STATED PROBLEM
From the ICE removals text below, list every border removal count it gives, each with its fiscal year.

SOURCE EXCERPT

★ ★ ★

The figure above shows the number of removals by U.S. Immigration and Customs Enforcement (ICE) over the last nine fiscal years. It was prepared by the Center using chart six from the “ICE Enforcement and Removal Operations Report” for FY 2015, with the addition of the agency’s removal numbers from FY 2016, which were included at the end of the “Fiscal Year 2016 ICE Enforcement and Removal Operations Report“.

The most important statistic to track on this figure is the removals by ICE from the interior of the United States, which are marked in blue. These are aliens who are identified, apprehended, and removed by ICE from within the United States. The portion of the figure in red, on the other hand, represents aliens who were apprehended by U.S. Customs and Border Protection (CBP), either at the ports of entry or along the border, and handed over to ICE for removal.

Interior removals reached a high of 237,941 in FY 2009, and declined steadily for the next three years until they dropped precipitously in FY 2012, to 180,970. There was another precipitous drop off in FY 2013, when 47,419 fewer aliens were removed from the interior. This represented a 26 percent decline year to year between FY 2012 and FY 2013.

More importantly, the interior removal numbers for FY 2013 represented a 44 percent decline from FY 2009. The trend continued in FY 2014, when removals dropped to 102,224, an additional 23 percent decline year to year from FY 2013.

Interior removals plummeted after the issuance of the so-called “Policies for the Apprehension, Detention and Removal of Undocumented Immigrants“, by Homeland Security Secretary Jeh Johnson on November 20, 2014. Largely as a result of those policies, interior removals in FY 2015 decreased to 69,478, a 32 percent drop from the already anemic number of interior removals in FY 2014. The number of interior removals dropped, although not as significantly, in FY 2016, when they fell to 65,332, a whopping 72.5 percent decrease from FY 2009.

The importance of interior removals to effective immigration enforcement was explained by my colleague Jessica Vaughan in October 2013:

Americans understand that immigration enforcement in the interior is vital to the rule of law, preventing illegal employment, public safety, and national security. Experts estimate that about 60 percent of the approximately 11.7 illegal aliens who are residing here originally entered the country by illegally crossing a land border, and about 40 percent were admitted through an official port of entry and overstayed their visa or authorized admission. Most illegal aliens do not live in the border region; they are dispersed throughout the nation. Besides the seven million or so aliens who are working illegally, there are more than one million removable criminal aliens who are at large in U.S. communities as a result of release from jail or prison, or after having re-entered illegally after deportation.

If the interior removal numbers fell so dramatically, how did Barack Obama come to be known as the “deporter-in-chief“? By artificially inflating the number of removals by including removals from the border. As the Miami Herald reported:

[I]n 2014, Secretary of Homeland Security Jeh Johnson told Congress that figures tied to [ICE] that indicated a record of deportations under Obama were really not deportations, but quick turn-backs at the border of immigrants detained at or near the boundary line and then sent back to Mexico without a formal deportation process or order.

A review of the figure above demonstrates this phenomenon. The number of border removals increased from 134,451 in FY 2008 to a high of 235,093 in FY 2013, before dropping to 213,719 in FY 2014, and then to 165,935 in FY 2015.

★ ★ ★

LISTING
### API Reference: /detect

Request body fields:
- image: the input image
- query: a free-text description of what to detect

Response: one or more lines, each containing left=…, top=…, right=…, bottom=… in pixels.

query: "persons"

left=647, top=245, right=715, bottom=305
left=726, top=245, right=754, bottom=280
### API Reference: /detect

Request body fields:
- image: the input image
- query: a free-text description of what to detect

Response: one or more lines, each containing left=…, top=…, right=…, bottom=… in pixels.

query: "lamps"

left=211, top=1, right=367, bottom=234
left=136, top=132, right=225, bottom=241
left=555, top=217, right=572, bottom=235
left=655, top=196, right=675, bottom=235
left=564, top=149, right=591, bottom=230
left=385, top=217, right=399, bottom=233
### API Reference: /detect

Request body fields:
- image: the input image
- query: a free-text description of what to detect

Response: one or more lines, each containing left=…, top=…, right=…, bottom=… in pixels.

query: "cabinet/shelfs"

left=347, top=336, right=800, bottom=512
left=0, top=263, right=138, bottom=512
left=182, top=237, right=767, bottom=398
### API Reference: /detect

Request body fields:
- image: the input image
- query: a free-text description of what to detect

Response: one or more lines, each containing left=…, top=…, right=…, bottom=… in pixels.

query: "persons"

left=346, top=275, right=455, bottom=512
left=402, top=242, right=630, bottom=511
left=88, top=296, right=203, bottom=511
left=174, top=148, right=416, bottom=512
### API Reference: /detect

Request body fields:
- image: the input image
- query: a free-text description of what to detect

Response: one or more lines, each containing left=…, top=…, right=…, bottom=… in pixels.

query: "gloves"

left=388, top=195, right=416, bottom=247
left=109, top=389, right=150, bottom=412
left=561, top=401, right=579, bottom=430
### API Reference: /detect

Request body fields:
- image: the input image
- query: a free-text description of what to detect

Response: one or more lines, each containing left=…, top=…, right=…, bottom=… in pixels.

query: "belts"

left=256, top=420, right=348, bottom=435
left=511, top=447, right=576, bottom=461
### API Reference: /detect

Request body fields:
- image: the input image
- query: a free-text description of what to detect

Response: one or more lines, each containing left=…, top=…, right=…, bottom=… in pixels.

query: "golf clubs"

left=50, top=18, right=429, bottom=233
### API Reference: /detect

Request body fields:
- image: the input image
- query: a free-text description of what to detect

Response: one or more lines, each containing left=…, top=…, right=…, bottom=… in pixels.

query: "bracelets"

★ ★ ★

TASK SOLUTION
- FY 2008: 134,451
- FY 2013: 235,093
- FY 2014: 213,719
- FY 2015: 165,935